Part of the appeal of artisanal coffee is the story behind it. The Maya highlands of Guatemala produce some of the best coffees in the world. So, one would think that Maya farmers, with their rich cultural heritage and traditional practices, would do well in this market. Yet, these Maya producers are excluded from the higher-end Third Wave micro-lot market because they lack the social capital (language skills, social networks, familiarity with cosmopolitan tastes and international markets). The bigger, more established, non-Maya famers speak Spanish and some English, know (better) what specialty consumers are looking for, and are able to use that knowledge and social capital to command a premium. They are able to translate the material and symbolic values of their product into the rarified language of Third Wave consumers and the ever changing tastes and cultural preferences of the upscale market.

In this, the real power rests with the capacity to convert the material qualities of the beans produced in places like Guatemala into the narratives of consumer values. And that power still rests with roasters and taste-makers.

So many of us have a personal relationship with coffee, and I think it is important that we understand where it comes from, how our daily dose of caffeine connects us in hidden ways to the lives of others. 

Ted Fischer

What is the economic value of a cup of coffee? The value of terroir? The value of our emotional attachment to the ritual of drinking coffee? How do these come together to produce the value world around coffee?

Exercises =>
a. According to the passage on Guatemalan coffee, with whom does the power still rest?
b. Translate this sentence from the passage on Guatemalan coffee into Spanish: "The Maya highlands of Guatemala produce some of the best coffees in the world."
c. Continue the passage on Guatemalan coffee, starting right after its final question.

Picture-based spatial questions =>
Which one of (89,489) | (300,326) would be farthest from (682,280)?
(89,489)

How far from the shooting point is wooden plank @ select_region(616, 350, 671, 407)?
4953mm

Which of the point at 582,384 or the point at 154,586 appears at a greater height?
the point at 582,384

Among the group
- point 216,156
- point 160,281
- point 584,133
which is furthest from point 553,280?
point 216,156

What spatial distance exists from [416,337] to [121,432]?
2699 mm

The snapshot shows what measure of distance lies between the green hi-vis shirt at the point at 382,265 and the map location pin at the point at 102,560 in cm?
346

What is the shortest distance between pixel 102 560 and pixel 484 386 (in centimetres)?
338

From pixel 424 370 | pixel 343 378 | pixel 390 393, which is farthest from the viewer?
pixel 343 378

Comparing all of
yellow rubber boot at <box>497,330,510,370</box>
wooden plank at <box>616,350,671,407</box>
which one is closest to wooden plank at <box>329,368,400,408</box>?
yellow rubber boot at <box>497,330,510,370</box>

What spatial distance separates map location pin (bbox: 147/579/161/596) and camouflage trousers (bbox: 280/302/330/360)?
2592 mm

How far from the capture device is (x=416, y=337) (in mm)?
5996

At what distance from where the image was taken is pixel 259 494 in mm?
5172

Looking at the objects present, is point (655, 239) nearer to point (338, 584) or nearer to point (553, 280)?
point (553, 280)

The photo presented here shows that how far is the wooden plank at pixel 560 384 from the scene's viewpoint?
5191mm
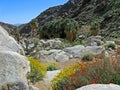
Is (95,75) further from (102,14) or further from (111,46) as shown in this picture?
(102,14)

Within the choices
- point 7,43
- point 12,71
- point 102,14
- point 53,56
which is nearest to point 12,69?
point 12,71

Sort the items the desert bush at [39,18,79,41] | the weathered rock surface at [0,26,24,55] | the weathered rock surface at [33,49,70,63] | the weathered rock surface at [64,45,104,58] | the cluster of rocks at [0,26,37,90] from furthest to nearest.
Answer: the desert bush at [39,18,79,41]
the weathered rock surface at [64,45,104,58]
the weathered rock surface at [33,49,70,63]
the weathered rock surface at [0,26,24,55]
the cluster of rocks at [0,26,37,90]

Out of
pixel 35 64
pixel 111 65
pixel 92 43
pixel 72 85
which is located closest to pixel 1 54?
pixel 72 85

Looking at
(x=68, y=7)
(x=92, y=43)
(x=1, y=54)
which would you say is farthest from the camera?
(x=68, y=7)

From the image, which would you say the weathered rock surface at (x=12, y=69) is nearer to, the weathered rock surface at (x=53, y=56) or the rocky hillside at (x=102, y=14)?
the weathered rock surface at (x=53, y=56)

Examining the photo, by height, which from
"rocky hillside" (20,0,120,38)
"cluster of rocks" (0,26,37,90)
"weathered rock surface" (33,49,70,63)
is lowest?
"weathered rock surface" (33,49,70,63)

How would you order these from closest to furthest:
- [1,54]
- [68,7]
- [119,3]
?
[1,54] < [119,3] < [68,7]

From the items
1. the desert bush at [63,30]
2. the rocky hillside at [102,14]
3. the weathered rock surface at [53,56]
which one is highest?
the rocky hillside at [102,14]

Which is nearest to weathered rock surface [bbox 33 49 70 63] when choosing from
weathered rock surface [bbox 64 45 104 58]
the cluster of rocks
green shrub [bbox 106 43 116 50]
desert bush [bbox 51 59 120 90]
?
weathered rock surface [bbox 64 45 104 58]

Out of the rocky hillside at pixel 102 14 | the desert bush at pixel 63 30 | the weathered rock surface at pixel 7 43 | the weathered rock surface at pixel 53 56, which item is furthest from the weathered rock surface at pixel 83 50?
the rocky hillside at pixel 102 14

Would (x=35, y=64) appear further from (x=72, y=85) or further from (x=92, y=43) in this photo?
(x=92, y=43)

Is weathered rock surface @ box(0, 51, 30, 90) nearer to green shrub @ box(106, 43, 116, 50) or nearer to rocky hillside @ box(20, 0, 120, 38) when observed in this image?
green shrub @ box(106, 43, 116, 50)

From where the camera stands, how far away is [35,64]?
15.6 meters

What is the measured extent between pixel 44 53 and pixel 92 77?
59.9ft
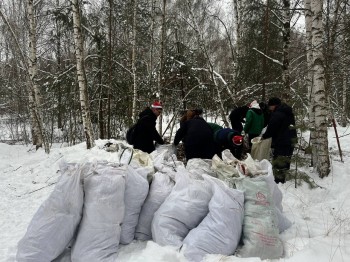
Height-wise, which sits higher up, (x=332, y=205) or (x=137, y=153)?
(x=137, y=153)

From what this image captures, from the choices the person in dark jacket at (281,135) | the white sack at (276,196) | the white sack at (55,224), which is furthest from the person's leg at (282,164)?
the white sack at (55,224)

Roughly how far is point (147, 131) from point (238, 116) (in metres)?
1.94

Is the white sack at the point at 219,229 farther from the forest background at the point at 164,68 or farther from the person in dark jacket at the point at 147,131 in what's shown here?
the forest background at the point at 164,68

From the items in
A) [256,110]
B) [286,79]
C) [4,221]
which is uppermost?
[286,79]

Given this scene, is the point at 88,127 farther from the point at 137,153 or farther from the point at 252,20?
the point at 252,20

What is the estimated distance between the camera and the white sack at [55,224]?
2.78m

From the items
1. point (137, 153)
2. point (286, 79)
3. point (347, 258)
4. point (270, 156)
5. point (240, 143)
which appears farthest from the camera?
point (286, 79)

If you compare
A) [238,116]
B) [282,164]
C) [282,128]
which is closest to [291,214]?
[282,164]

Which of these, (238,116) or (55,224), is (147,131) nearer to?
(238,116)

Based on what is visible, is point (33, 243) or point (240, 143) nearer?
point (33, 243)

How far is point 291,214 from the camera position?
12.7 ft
--
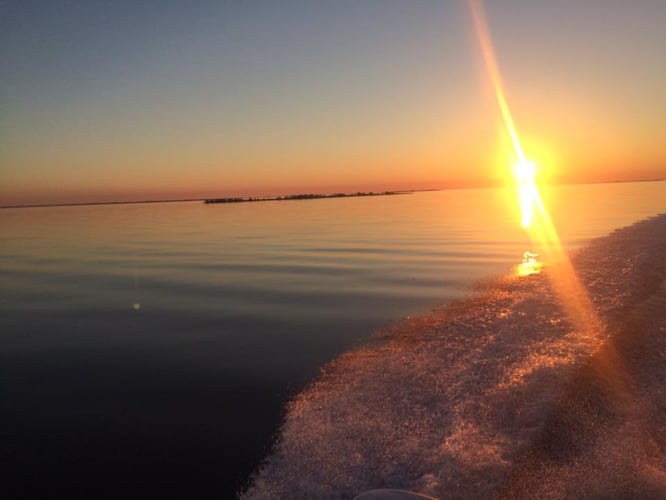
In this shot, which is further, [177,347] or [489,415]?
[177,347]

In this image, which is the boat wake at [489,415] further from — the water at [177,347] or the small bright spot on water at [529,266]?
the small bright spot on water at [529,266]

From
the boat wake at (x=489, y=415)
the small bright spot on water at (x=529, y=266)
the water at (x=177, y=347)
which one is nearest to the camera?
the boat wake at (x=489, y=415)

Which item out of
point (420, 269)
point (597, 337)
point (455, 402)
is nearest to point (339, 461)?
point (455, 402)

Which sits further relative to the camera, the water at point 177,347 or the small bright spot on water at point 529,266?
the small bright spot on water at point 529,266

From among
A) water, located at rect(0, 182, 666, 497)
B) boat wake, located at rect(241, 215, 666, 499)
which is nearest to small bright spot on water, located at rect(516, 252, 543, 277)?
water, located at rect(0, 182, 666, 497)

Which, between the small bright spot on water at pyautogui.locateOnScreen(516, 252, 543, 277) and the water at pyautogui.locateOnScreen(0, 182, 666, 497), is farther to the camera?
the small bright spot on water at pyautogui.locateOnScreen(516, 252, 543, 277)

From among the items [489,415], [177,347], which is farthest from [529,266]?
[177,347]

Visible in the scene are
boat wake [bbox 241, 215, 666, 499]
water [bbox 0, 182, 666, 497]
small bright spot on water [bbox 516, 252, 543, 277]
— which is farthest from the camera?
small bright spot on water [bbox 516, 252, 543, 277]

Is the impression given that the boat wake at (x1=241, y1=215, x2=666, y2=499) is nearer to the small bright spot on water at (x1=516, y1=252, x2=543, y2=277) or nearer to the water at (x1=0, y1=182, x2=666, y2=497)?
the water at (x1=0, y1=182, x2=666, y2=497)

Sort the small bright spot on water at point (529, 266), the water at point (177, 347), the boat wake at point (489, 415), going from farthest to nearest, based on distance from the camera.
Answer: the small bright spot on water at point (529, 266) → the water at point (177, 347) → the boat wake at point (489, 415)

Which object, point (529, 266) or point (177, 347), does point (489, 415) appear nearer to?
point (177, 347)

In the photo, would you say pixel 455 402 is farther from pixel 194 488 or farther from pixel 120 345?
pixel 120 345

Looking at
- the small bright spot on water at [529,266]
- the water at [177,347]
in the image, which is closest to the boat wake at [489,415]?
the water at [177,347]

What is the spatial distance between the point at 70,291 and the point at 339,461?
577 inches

Results of the exercise =>
a. With roasters and taste-makers.

b. Las tierras altas mayas de Guatemala producen algunos de los mejores cafés del mundo.

c.
Coffee is an ideal subject for a study of the interplay of economic value and other value worlds. The economics are pretty straightforward: there is the price of cherry sold at the farm, the cost of beans bought by a roaster, and what you pay at your coffee shop. But your cup of coffee also has other values attached, some of which are social (perhaps paying a Fair trade premium to support a moral value) and some of which are personal and idiosyncratic (maybe a comforting morning ritual). Then think also of what the beans that go into that cup mean to those who pick them, how they link to their life projects and moral worlds.

The coffee trade is, of course, about beans and dollars, but that is only part of the story. Importantly, it also involves political ideologies, cultural meanings, and individual hopes and fears—all based in different sorts of value worlds. Third Wave coffee aficionados are earnestly pursue a passion, trying to find new flavors and trying to make supply chains more just. For Maya farmers, coffee fits into traditional understandings of cosmological and agricultural cycles of regeneration—as well as providing income to pursue their aspirations for a better life. 

What is really fascinating to me is how the quest for quality among Third Wave tastemakers in the U.S. is linked, usually in invisible ways, to the lives and internet-fueled aspirations of Maya farmers who grow that coffee. In this book, I show that while we may think success is in accumulating value, the real power is defining what value is: in this case, constructing quality by translating the material qualities of the beans produced in places like Guatemala into the narratives of consumer values.

What surprised you the most in working on the book? What’s your favorite anecdote from the book?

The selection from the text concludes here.